◆ Textausschnitt:
☆ ☆ ☆

# MTB für fahrverrückten 5 jährigen



## lusamy (24. September 2013)

Hallo,

ich suche seit geraumer Zeit im Netz nach einem hochwertigen MTB für meinen Sprössling, zur Zeit 4 Jahre alt , 104 cm gross und ein totaler Freak. Er fährt seit 1 1/2 Jahren ohne Stützräder. Er ist mit seinem 12 Zoll Pukyrad den ganzen Sommer (wir leben teilweise in den französischen Alpen) die einfacheren Bikepisten runtergerast, und verbringt jede Sekunde, wenn wir in Berlin sind im Skatepark mit Puky Rad und Skateboard. Nun soll der Weihnachtsmann das Objekt seiner Träume bringen. Zu welchem Bike würdet ihr mir raten, das ist die erste Frage aber ich habe hier im Forum schon Tabellen gesehen mit super Tips. Aber kann man diese Räder auch beim Händler kaufen und ausprobieren (wenn man in Berlin wohnt)? Habe das Cube oder ein Islabike 16 Zoll im Kopf.  Scott habe ich in Frankreich schon gesehen und fand es recht schwer. 
Es w¨re toll wenn mir jemand helfen könnte. Liebe Grüsse aus Berlin


----------



## Ann (24. September 2013)

cube ist mit sicherheit schwerer als isla und co. lies dich einfach mal durch, leicht und gut fallen immer wieder isla (kommt man aber nur sehr schwer dran), kania, frog, supurb, woom. nachteil für die meisten (außer evtl. kania) wirst du keinen händler finden, wo ihr testen könnt. 

die frage ist halt auch, was willst du ausgeben? willst du selbst noch dran schrauben?


----------



## MTB-News.de




----------



## Floh (24. September 2013)

☆ ☆ ☆

◆ Ausgangsmaterial:
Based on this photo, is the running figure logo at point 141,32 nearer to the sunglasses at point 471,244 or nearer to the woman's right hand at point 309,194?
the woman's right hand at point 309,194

☆ ☆ ☆

◆ Aufgaben und Übungen:
- 1) Ersetze in der Forumsdiskussion über ein Kinder-MTB im Abschnitt, der mit „## Ann (24.“ beginnt und bis einschließlich „ihr testen könnt.“ reicht, „schwerer“ durch „teurer“ und gib den Abschnitt so wieder.
- 2) Aus welchem Grund kommt das Scott für lusamy laut der Forumsdiskussion über ein Kinder-MTB offenbar weniger in Frage? Antworte in ein bis drei Sätzen.
- 3) Schreibe die Forumsdiskussion über ein Kinder-MTB an der Stelle weiter, an der sie endet.
Die Daten werden für die Bearbeitung nicht gebraucht.

◆ Lösungen der Übungen:
- 1)
## Ann (24. September 2013)

cube ist mit sicherheit teurer als isla und co. lies dich einfach mal durch, leicht und gut fallen immer wieder isla (kommt man aber nur sehr schwer dran), kania, frog, supurb, woom. nachteil für die meisten (außer evtl. kania) wirst du keinen händler finden, wo ihr testen könnt.

- 2) Lusamy hat das Scott in Frankreich schon gesehen und fand es recht schwer.

- 3)
Im Moment ist Woom in meinen Augen ziemlich weit vorn was Gewicht vs. Preis angeht. Isla ist nicht zu bekommen oder nur zu Mondpreisen, und ein Cube ist zwar eine schöne Basis zum Tunen aber man muss auch Einiges tun.
Schau mal in den Woom Thread. 15 Euro Versand aus Österreich ist verschmerzbar und ich denke Du wirst trotzdem guten Service bekommen so wie sie hier Präsenz zeigen.

Kania wäre noch eine Alternative aber MJ 2013 ist ausverkauft. Weiß ja nicht zu wann Du das Rad brauchst. Ich brauchte eins im Oktober (Deadline naht) und deswegen baue ich jetzt selbst auf.
Ist aber unter 700 Euro nicht zu realisieren.

Was für Cube gilt gilt im Prinzip auch für die an sich schon guten Specialized Hotrock oder das Cannondale oder das Orbea. Ordentliche Basis, meistens sind Gabel und Kurbeln sackschwer. 20 Zoll Gabeln sind im Moment die Achillesferse des Selbstbaus.


----------



## lusamy (24. September 2013)

Vielen Dank für deine Antwort, da es sein Weihnachstgeschenk ist und er sowieso nur am Fahrradfahren interressiert ist , kommt es auf den Preis nicht so an (Spielekonsolen und Spiele sind auch teuer) Dran rumschrauben will ich auf keinen Fall (linke Hände und mein mann noch schlimmer ) Ich möchte gute Qualitât und ein Teil das wirklich alles mimacht. Berge (in den Alpen) und Skatepark (in Berlin).


----------



## Y_G (24. September 2013)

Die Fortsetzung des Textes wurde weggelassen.